CUMBRES

“Nuestros cerros son un inagotable objeto de estudio, tan cambiantes con las estaciones del año, en las horas del día y en las diferencias de altitud. Si agregáramos a esto los efectos de la niebla, la bruma o la suspensión de polvo en la atmósfera, uno aprende cuan elusiva puede ser la “realidad”. Un juicio concluyente en cuanto a la forma, el color o las sombras, puede quedar anulado en el siguiente segundo, al cambiar la intensidad y el ángulo  de incidencia de la luz que pasa entre las nubes. Esto me lleva a la cautela de dejar, en toda evaluación, espacio para el error. Deseo describir la fragilidad, esa cualidad de la belleza, de nuestros cerros. Subiendo al cerro, esa fragilidad es evidente en una naturaleza que jamás nos saciamos de admirar. Toda esa masa de vegetación está sostenida por una inestable cadena de causa-efecto que no se debe perturbar.

 

Las montañas fueron  y son consistentemente objetos de veneración y de rituales propiciatorios ofrendados a los apus o deidades. Algunos montañistas sienten los cerros como un “Ser Viviente”, no como un objeto que se debe atacar y conquistar, sino como una sensación de una relación interpersonal, se diría religiosa con la montaña.

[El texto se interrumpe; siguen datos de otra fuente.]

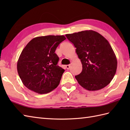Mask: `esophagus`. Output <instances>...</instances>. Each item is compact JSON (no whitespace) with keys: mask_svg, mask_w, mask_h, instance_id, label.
<instances>
[{"mask_svg":"<svg viewBox=\"0 0 130 130\" xmlns=\"http://www.w3.org/2000/svg\"><path fill=\"white\" fill-rule=\"evenodd\" d=\"M70 68V65H66V68H67V69H69Z\"/></svg>","mask_w":130,"mask_h":130,"instance_id":"1","label":"esophagus"}]
</instances>
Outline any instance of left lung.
Returning <instances> with one entry per match:
<instances>
[{
    "mask_svg": "<svg viewBox=\"0 0 130 130\" xmlns=\"http://www.w3.org/2000/svg\"><path fill=\"white\" fill-rule=\"evenodd\" d=\"M65 36L75 46L82 63V71L75 76L78 83L90 91L109 84L116 72L117 61L108 41L92 30Z\"/></svg>",
    "mask_w": 130,
    "mask_h": 130,
    "instance_id": "left-lung-1",
    "label": "left lung"
}]
</instances>
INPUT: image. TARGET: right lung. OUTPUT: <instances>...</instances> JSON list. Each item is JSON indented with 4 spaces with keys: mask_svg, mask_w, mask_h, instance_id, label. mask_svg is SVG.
<instances>
[{
    "mask_svg": "<svg viewBox=\"0 0 130 130\" xmlns=\"http://www.w3.org/2000/svg\"><path fill=\"white\" fill-rule=\"evenodd\" d=\"M66 39L64 36L37 37L28 43L17 62V71L23 84L38 94L51 92L59 85L64 69L58 66L55 53Z\"/></svg>",
    "mask_w": 130,
    "mask_h": 130,
    "instance_id": "obj_1",
    "label": "right lung"
}]
</instances>
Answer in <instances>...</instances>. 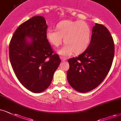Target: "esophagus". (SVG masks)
I'll list each match as a JSON object with an SVG mask.
<instances>
[{
  "instance_id": "34e87169",
  "label": "esophagus",
  "mask_w": 121,
  "mask_h": 121,
  "mask_svg": "<svg viewBox=\"0 0 121 121\" xmlns=\"http://www.w3.org/2000/svg\"><path fill=\"white\" fill-rule=\"evenodd\" d=\"M60 59H61V60H62V61H65V60H67L66 59V58H65V57H63V56H60Z\"/></svg>"
}]
</instances>
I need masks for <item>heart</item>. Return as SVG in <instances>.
Returning a JSON list of instances; mask_svg holds the SVG:
<instances>
[{"label": "heart", "mask_w": 121, "mask_h": 121, "mask_svg": "<svg viewBox=\"0 0 121 121\" xmlns=\"http://www.w3.org/2000/svg\"><path fill=\"white\" fill-rule=\"evenodd\" d=\"M56 30L49 29L47 38L56 47H59L63 41L65 45L58 51L60 54L68 56L73 52L80 53L87 49L90 42L91 29L84 21L65 20L58 23Z\"/></svg>", "instance_id": "obj_1"}]
</instances>
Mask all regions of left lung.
<instances>
[{
    "mask_svg": "<svg viewBox=\"0 0 121 121\" xmlns=\"http://www.w3.org/2000/svg\"><path fill=\"white\" fill-rule=\"evenodd\" d=\"M114 55L112 36L104 25L95 23L90 43L82 53L68 59V82L74 90L86 92L102 82L111 69Z\"/></svg>",
    "mask_w": 121,
    "mask_h": 121,
    "instance_id": "8db88e82",
    "label": "left lung"
}]
</instances>
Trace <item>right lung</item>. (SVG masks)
Here are the masks:
<instances>
[{
	"label": "right lung",
	"mask_w": 121,
	"mask_h": 121,
	"mask_svg": "<svg viewBox=\"0 0 121 121\" xmlns=\"http://www.w3.org/2000/svg\"><path fill=\"white\" fill-rule=\"evenodd\" d=\"M48 26L42 16H34L19 25L10 40L9 56L20 83L39 93L49 87L60 59L47 38ZM27 37L32 39L31 42Z\"/></svg>",
	"instance_id": "obj_1"
}]
</instances>
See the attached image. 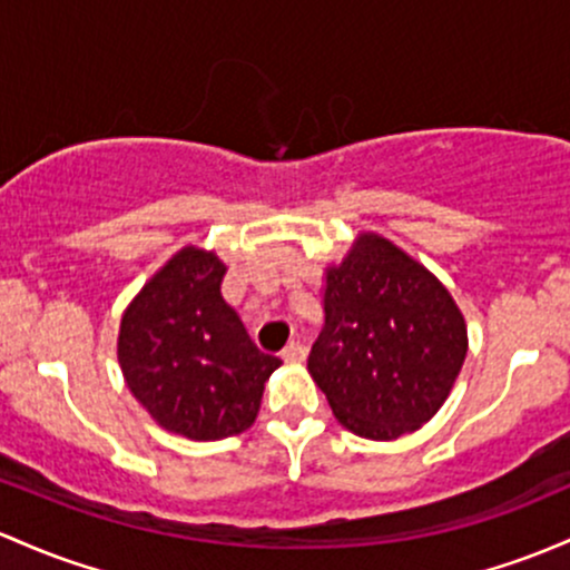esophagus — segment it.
<instances>
[{"label":"esophagus","instance_id":"34e87169","mask_svg":"<svg viewBox=\"0 0 570 570\" xmlns=\"http://www.w3.org/2000/svg\"><path fill=\"white\" fill-rule=\"evenodd\" d=\"M305 354H308V348L303 346V343H289V346L281 352V356H284V362H303Z\"/></svg>","mask_w":570,"mask_h":570}]
</instances>
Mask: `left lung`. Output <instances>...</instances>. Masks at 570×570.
Here are the masks:
<instances>
[{"mask_svg":"<svg viewBox=\"0 0 570 570\" xmlns=\"http://www.w3.org/2000/svg\"><path fill=\"white\" fill-rule=\"evenodd\" d=\"M324 327L308 371L337 422L373 441L414 433L438 414L468 354L446 286L376 233L356 235L324 273Z\"/></svg>","mask_w":570,"mask_h":570,"instance_id":"obj_1","label":"left lung"}]
</instances>
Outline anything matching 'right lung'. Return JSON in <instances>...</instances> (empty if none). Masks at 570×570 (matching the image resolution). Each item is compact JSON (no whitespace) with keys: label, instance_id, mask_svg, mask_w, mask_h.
Instances as JSON below:
<instances>
[{"label":"right lung","instance_id":"obj_1","mask_svg":"<svg viewBox=\"0 0 570 570\" xmlns=\"http://www.w3.org/2000/svg\"><path fill=\"white\" fill-rule=\"evenodd\" d=\"M227 265L186 246L151 275L121 316L118 365L159 428L191 441L237 435L259 414L278 356L256 348L222 297Z\"/></svg>","mask_w":570,"mask_h":570}]
</instances>
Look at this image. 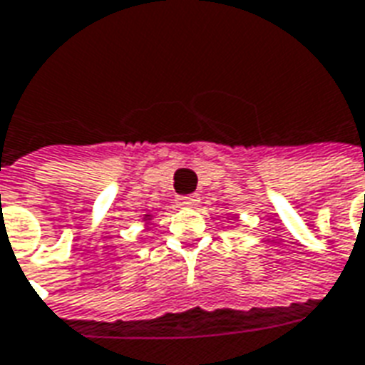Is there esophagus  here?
Listing matches in <instances>:
<instances>
[{
    "instance_id": "obj_1",
    "label": "esophagus",
    "mask_w": 365,
    "mask_h": 365,
    "mask_svg": "<svg viewBox=\"0 0 365 365\" xmlns=\"http://www.w3.org/2000/svg\"><path fill=\"white\" fill-rule=\"evenodd\" d=\"M198 202V194H186V196H179V198H177V204L182 205V207H194Z\"/></svg>"
}]
</instances>
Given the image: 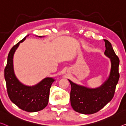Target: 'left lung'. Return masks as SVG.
<instances>
[{"label": "left lung", "instance_id": "8db88e82", "mask_svg": "<svg viewBox=\"0 0 126 126\" xmlns=\"http://www.w3.org/2000/svg\"><path fill=\"white\" fill-rule=\"evenodd\" d=\"M105 42L104 54L110 58L111 69L110 75L100 87L90 88L78 85L68 79L71 85V105L75 111L83 114H92L98 112L113 98L116 85L119 78V58L116 55L111 43Z\"/></svg>", "mask_w": 126, "mask_h": 126}]
</instances>
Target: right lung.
I'll use <instances>...</instances> for the list:
<instances>
[{
    "instance_id": "right-lung-1",
    "label": "right lung",
    "mask_w": 126,
    "mask_h": 126,
    "mask_svg": "<svg viewBox=\"0 0 126 126\" xmlns=\"http://www.w3.org/2000/svg\"><path fill=\"white\" fill-rule=\"evenodd\" d=\"M28 36L29 35L13 46L9 51L4 69V78L7 93L11 101L24 111L36 112L44 109L47 105L50 88L55 79L46 78L36 85L28 86L22 84L17 78L14 68V55L20 43L25 41Z\"/></svg>"
}]
</instances>
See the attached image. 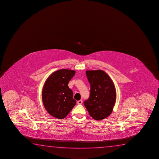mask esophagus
<instances>
[{"instance_id":"34e87169","label":"esophagus","mask_w":159,"mask_h":159,"mask_svg":"<svg viewBox=\"0 0 159 159\" xmlns=\"http://www.w3.org/2000/svg\"><path fill=\"white\" fill-rule=\"evenodd\" d=\"M77 103L78 104H82V103H83V100H79V101H78L77 102Z\"/></svg>"}]
</instances>
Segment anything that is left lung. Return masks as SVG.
<instances>
[{
  "label": "left lung",
  "mask_w": 159,
  "mask_h": 159,
  "mask_svg": "<svg viewBox=\"0 0 159 159\" xmlns=\"http://www.w3.org/2000/svg\"><path fill=\"white\" fill-rule=\"evenodd\" d=\"M91 89L89 98L84 102L90 116L101 120L111 115L116 101L115 86L108 75L102 70H86Z\"/></svg>",
  "instance_id": "left-lung-1"
}]
</instances>
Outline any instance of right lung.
<instances>
[{"label":"right lung","instance_id":"right-lung-1","mask_svg":"<svg viewBox=\"0 0 159 159\" xmlns=\"http://www.w3.org/2000/svg\"><path fill=\"white\" fill-rule=\"evenodd\" d=\"M75 74L73 70L60 69L51 74L44 84L42 100L45 109L53 117L64 119L76 104L68 85Z\"/></svg>","mask_w":159,"mask_h":159}]
</instances>
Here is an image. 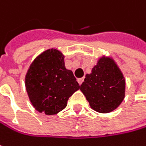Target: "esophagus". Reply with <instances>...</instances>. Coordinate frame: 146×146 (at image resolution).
Here are the masks:
<instances>
[{
  "instance_id": "1",
  "label": "esophagus",
  "mask_w": 146,
  "mask_h": 146,
  "mask_svg": "<svg viewBox=\"0 0 146 146\" xmlns=\"http://www.w3.org/2000/svg\"><path fill=\"white\" fill-rule=\"evenodd\" d=\"M83 80H84V78H80L77 80V81H78V83H79V85L80 86L81 84H82V82H83Z\"/></svg>"
}]
</instances>
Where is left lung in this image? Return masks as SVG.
I'll return each instance as SVG.
<instances>
[{
  "label": "left lung",
  "instance_id": "1",
  "mask_svg": "<svg viewBox=\"0 0 146 146\" xmlns=\"http://www.w3.org/2000/svg\"><path fill=\"white\" fill-rule=\"evenodd\" d=\"M80 90L94 110L109 113L125 98V80L114 60L103 56L92 68L91 73L86 74Z\"/></svg>",
  "mask_w": 146,
  "mask_h": 146
}]
</instances>
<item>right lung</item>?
Wrapping results in <instances>:
<instances>
[{
  "mask_svg": "<svg viewBox=\"0 0 146 146\" xmlns=\"http://www.w3.org/2000/svg\"><path fill=\"white\" fill-rule=\"evenodd\" d=\"M64 58L60 50L49 49L39 55L27 70L26 91L33 107L40 113L57 114L80 89L73 72L65 66Z\"/></svg>",
  "mask_w": 146,
  "mask_h": 146,
  "instance_id": "add662e5",
  "label": "right lung"
}]
</instances>
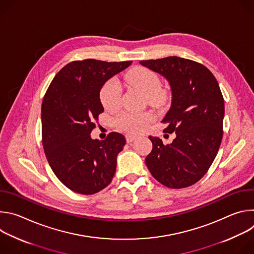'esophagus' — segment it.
I'll list each match as a JSON object with an SVG mask.
<instances>
[{"label":"esophagus","instance_id":"1","mask_svg":"<svg viewBox=\"0 0 254 254\" xmlns=\"http://www.w3.org/2000/svg\"><path fill=\"white\" fill-rule=\"evenodd\" d=\"M126 138H127V142L130 143V142L134 141L135 139H137L138 136H137V135H133V134H127V135H126Z\"/></svg>","mask_w":254,"mask_h":254}]
</instances>
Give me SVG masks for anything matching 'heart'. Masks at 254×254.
Masks as SVG:
<instances>
[{"label":"heart","mask_w":254,"mask_h":254,"mask_svg":"<svg viewBox=\"0 0 254 254\" xmlns=\"http://www.w3.org/2000/svg\"><path fill=\"white\" fill-rule=\"evenodd\" d=\"M125 79L127 83L138 88L147 95V99L152 104L160 105L167 97V92L161 88V80L154 71L137 67L126 74ZM122 85L117 78L108 79L99 91V99L107 111H116L121 105ZM155 121V116L150 112H125L117 120L118 127L127 132L138 133L146 130Z\"/></svg>","instance_id":"obj_1"}]
</instances>
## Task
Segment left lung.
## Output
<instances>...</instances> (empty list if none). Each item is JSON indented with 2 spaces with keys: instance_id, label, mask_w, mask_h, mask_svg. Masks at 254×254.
I'll list each match as a JSON object with an SVG mask.
<instances>
[{
  "instance_id": "8db88e82",
  "label": "left lung",
  "mask_w": 254,
  "mask_h": 254,
  "mask_svg": "<svg viewBox=\"0 0 254 254\" xmlns=\"http://www.w3.org/2000/svg\"><path fill=\"white\" fill-rule=\"evenodd\" d=\"M165 77L172 101L162 120L164 132H175L170 144L150 135L153 150L146 165L153 177L172 189L189 187L207 173L223 136L224 99L214 75L195 61L170 56L139 61Z\"/></svg>"
}]
</instances>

El concepto de la Madre Tierra atraviesa fronteras culturales desde Amaratzu, Cibeles, Hera y nuestra Pachamama. Teniendo en cuenta estas invocaciones del principio femenino, generador y protector de nuestra vida sujeta a fuerzas exteriores que no podemos dominar, quise representar nuestra Madre Tierra con las características de los cerros tucumanos.”